[Task brief]
Repeat each line of the material below exactly.

[Given information]
::::::
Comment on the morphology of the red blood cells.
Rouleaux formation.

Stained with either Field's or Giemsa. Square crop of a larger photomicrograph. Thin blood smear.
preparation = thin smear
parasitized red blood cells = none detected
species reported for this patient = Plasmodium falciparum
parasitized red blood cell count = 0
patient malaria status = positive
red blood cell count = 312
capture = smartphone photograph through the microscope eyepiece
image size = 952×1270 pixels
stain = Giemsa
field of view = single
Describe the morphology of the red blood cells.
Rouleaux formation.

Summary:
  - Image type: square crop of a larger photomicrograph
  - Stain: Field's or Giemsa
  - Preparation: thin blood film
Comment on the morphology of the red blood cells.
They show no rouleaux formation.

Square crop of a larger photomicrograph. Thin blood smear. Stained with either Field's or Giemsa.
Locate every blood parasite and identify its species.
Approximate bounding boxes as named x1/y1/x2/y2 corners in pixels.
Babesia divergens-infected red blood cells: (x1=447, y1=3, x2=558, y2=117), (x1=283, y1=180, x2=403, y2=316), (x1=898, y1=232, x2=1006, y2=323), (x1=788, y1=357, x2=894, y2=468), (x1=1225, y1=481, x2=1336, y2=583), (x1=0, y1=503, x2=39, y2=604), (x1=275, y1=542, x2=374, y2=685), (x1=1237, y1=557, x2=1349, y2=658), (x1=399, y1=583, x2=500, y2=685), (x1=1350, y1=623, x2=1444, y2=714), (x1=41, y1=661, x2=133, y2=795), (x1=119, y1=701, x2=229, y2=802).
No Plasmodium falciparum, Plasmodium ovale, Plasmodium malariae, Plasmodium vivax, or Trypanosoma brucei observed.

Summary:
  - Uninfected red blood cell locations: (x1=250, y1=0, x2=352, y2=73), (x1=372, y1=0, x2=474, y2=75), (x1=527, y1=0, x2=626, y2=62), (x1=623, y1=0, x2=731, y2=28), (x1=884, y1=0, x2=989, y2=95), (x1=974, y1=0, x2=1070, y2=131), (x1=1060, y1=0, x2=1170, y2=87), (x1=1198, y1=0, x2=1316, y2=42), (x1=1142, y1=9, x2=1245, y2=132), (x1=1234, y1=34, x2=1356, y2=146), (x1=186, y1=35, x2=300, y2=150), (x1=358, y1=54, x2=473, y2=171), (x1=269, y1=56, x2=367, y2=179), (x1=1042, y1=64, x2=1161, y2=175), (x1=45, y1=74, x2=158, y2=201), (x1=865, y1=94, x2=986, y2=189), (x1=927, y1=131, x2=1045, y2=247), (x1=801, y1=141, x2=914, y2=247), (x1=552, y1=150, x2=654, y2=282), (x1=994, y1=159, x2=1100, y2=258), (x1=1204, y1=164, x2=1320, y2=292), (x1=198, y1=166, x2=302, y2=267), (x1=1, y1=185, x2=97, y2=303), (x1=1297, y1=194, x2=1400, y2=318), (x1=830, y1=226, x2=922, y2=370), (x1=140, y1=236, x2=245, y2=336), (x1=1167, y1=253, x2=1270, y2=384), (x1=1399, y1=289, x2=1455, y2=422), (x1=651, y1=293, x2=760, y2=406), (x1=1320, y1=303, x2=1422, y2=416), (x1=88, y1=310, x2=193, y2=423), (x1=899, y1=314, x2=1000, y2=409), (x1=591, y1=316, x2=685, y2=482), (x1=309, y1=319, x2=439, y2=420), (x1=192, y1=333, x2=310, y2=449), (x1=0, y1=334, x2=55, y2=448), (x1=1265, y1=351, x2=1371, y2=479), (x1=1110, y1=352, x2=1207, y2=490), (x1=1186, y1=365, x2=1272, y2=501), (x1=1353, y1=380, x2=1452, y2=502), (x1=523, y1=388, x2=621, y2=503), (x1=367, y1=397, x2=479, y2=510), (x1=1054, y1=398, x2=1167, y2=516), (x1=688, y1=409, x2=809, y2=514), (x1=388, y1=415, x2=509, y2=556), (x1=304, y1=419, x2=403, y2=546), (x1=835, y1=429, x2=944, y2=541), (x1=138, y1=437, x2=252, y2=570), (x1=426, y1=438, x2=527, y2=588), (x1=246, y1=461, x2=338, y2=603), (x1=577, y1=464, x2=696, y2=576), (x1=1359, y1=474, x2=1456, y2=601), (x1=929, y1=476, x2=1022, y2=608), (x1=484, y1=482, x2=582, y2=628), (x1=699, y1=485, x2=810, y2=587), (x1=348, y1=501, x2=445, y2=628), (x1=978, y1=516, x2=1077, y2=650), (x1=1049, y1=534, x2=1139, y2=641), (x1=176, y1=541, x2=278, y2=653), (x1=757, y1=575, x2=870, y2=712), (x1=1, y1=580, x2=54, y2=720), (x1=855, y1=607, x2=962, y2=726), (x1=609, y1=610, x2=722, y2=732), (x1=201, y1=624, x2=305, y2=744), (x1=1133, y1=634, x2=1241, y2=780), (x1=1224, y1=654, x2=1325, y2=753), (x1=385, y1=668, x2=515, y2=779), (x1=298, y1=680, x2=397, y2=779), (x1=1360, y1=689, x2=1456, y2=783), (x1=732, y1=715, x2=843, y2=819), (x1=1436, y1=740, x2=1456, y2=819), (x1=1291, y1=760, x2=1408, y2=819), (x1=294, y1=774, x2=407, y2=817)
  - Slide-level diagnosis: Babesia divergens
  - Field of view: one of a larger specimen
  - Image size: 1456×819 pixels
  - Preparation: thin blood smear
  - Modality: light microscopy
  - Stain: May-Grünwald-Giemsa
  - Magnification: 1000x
::::::
[Exercise answer]
Comment on the morphology of the red blood cells.
Rouleaux formation.

Stained with either Field's or Giemsa. Square crop of a larger photomicrograph. Thin blood smear.
preparation = thin smear
parasitized red blood cells = none detected
species reported for this patient = Plasmodium falciparum
parasitized red blood cell count = 0
patient malaria status = positive
red blood cell count = 312
capture = smartphone photograph through the microscope eyepiece
image size = 952×1270 pixels
stain = Giemsa
field of view = single
Describe the morphology of the red blood cells.
Rouleaux formation.

Summary:
  - Image type: square crop of a larger photomicrograph
  - Stain: Field's or Giemsa
  - Preparation: thin blood film
Comment on the morphology of the red blood cells.
They show no rouleaux formation.

Square crop of a larger photomicrograph. Thin blood smear. Stained with either Field's or Giemsa.
Locate every blood parasite and identify its species.
Approximate bounding boxes as named x1/y1/x2/y2 corners in pixels.
Babesia divergens-infected red blood cells: (x1=447, y1=3, x2=558, y2=117), (x1=283, y1=180, x2=403, y2=316), (x1=898, y1=232, x2=1006, y2=323), (x1=788, y1=357, x2=894, y2=468), (x1=1225, y1=481, x2=1336, y2=583), (x1=0, y1=503, x2=39, y2=604), (x1=275, y1=542, x2=374, y2=685), (x1=1237, y1=557, x2=1349, y2=658), (x1=399, y1=583, x2=500, y2=685), (x1=1350, y1=623, x2=1444, y2=714), (x1=41, y1=661, x2=133, y2=795), (x1=119, y1=701, x2=229, y2=802).
No Plasmodium falciparum, Plasmodium ovale, Plasmodium malariae, Plasmodium vivax, or Trypanosoma brucei observed.

Summary:
  - Uninfected red blood cell locations: (x1=250, y1=0, x2=352, y2=73), (x1=372, y1=0, x2=474, y2=75), (x1=527, y1=0, x2=626, y2=62), (x1=623, y1=0, x2=731, y2=28), (x1=884, y1=0, x2=989, y2=95), (x1=974, y1=0, x2=1070, y2=131), (x1=1060, y1=0, x2=1170, y2=87), (x1=1198, y1=0, x2=1316, y2=42), (x1=1142, y1=9, x2=1245, y2=132), (x1=1234, y1=34, x2=1356, y2=146), (x1=186, y1=35, x2=300, y2=150), (x1=358, y1=54, x2=473, y2=171), (x1=269, y1=56, x2=367, y2=179), (x1=1042, y1=64, x2=1161, y2=175), (x1=45, y1=74, x2=158, y2=201), (x1=865, y1=94, x2=986, y2=189), (x1=927, y1=131, x2=1045, y2=247), (x1=801, y1=141, x2=914, y2=247), (x1=552, y1=150, x2=654, y2=282), (x1=994, y1=159, x2=1100, y2=258), (x1=1204, y1=164, x2=1320, y2=292), (x1=198, y1=166, x2=302, y2=267), (x1=1, y1=185, x2=97, y2=303), (x1=1297, y1=194, x2=1400, y2=318), (x1=830, y1=226, x2=922, y2=370), (x1=140, y1=236, x2=245, y2=336), (x1=1167, y1=253, x2=1270, y2=384), (x1=1399, y1=289, x2=1455, y2=422), (x1=651, y1=293, x2=760, y2=406), (x1=1320, y1=303, x2=1422, y2=416), (x1=88, y1=310, x2=193, y2=423), (x1=899, y1=314, x2=1000, y2=409), (x1=591, y1=316, x2=685, y2=482), (x1=309, y1=319, x2=439, y2=420), (x1=192, y1=333, x2=310, y2=449), (x1=0, y1=334, x2=55, y2=448), (x1=1265, y1=351, x2=1371, y2=479), (x1=1110, y1=352, x2=1207, y2=490), (x1=1186, y1=365, x2=1272, y2=501), (x1=1353, y1=380, x2=1452, y2=502), (x1=523, y1=388, x2=621, y2=503), (x1=367, y1=397, x2=479, y2=510), (x1=1054, y1=398, x2=1167, y2=516), (x1=688, y1=409, x2=809, y2=514), (x1=388, y1=415, x2=509, y2=556), (x1=304, y1=419, x2=403, y2=546), (x1=835, y1=429, x2=944, y2=541), (x1=138, y1=437, x2=252, y2=570), (x1=426, y1=438, x2=527, y2=588), (x1=246, y1=461, x2=338, y2=603), (x1=577, y1=464, x2=696, y2=576), (x1=1359, y1=474, x2=1456, y2=601), (x1=929, y1=476, x2=1022, y2=608), (x1=484, y1=482, x2=582, y2=628), (x1=699, y1=485, x2=810, y2=587), (x1=348, y1=501, x2=445, y2=628), (x1=978, y1=516, x2=1077, y2=650), (x1=1049, y1=534, x2=1139, y2=641), (x1=176, y1=541, x2=278, y2=653), (x1=757, y1=575, x2=870, y2=712), (x1=1, y1=580, x2=54, y2=720), (x1=855, y1=607, x2=962, y2=726), (x1=609, y1=610, x2=722, y2=732), (x1=201, y1=624, x2=305, y2=744), (x1=1133, y1=634, x2=1241, y2=780), (x1=1224, y1=654, x2=1325, y2=753), (x1=385, y1=668, x2=515, y2=779), (x1=298, y1=680, x2=397, y2=779), (x1=1360, y1=689, x2=1456, y2=783), (x1=732, y1=715, x2=843, y2=819), (x1=1436, y1=740, x2=1456, y2=819), (x1=1291, y1=760, x2=1408, y2=819), (x1=294, y1=774, x2=407, y2=817)
  - Slide-level diagnosis: Babesia divergens
  - Field of view: one of a larger specimen
  - Image size: 1456×819 pixels
  - Preparation: thin blood smear
  - Modality: light microscopy
  - Stain: May-Grünwald-Giemsa
  - Magnification: 1000x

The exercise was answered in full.